Frank finished reading and folded up the letter with a flourish. Then the three boys stared at each other.
"On a ranch!" gasped Bob.
"With the cowboys!" shouted Sammy.
"It sounds too good to be true," breathed Frank.
It was no wonder that the news should almost take their breath away. No group of jolly, happy-go-lucky small boys on earth could help being excited over it.
Frank's brother George, who was several years older than he, had written, saying that he and Frank had received an invitation to spend the rest of the Summer on a far Western ranch. The owner of the ranch, Mr. Claxton, was a distant connection of the Haven family; and a year before Mr. Haven had been able to do him a great service in connection with a business matter. Mr. Claxton was very grateful, and in a recent letter he had urged the Haven boys to come out and visit him on his ranch. In the breezy way of Westerners he had told them to bring along some of their friends if they wanted to, as there was plenty of room on the ranch and he liked to have lots of boys around him.
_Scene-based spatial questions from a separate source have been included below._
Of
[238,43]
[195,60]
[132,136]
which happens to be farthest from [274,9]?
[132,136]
"And George hasn't waited a minute to let us know about it," said Frank. "He only got the invitation yesterday and he sat right down and wrote this letter."
"That's bully of him," remarked Bob.
"I wonder if he knew what a rumpus it would make when we got it," observed Sammy.
"I guess he knew pretty well," laughed Frank. "But say, fellows, isn't it the best thing that ever happened?"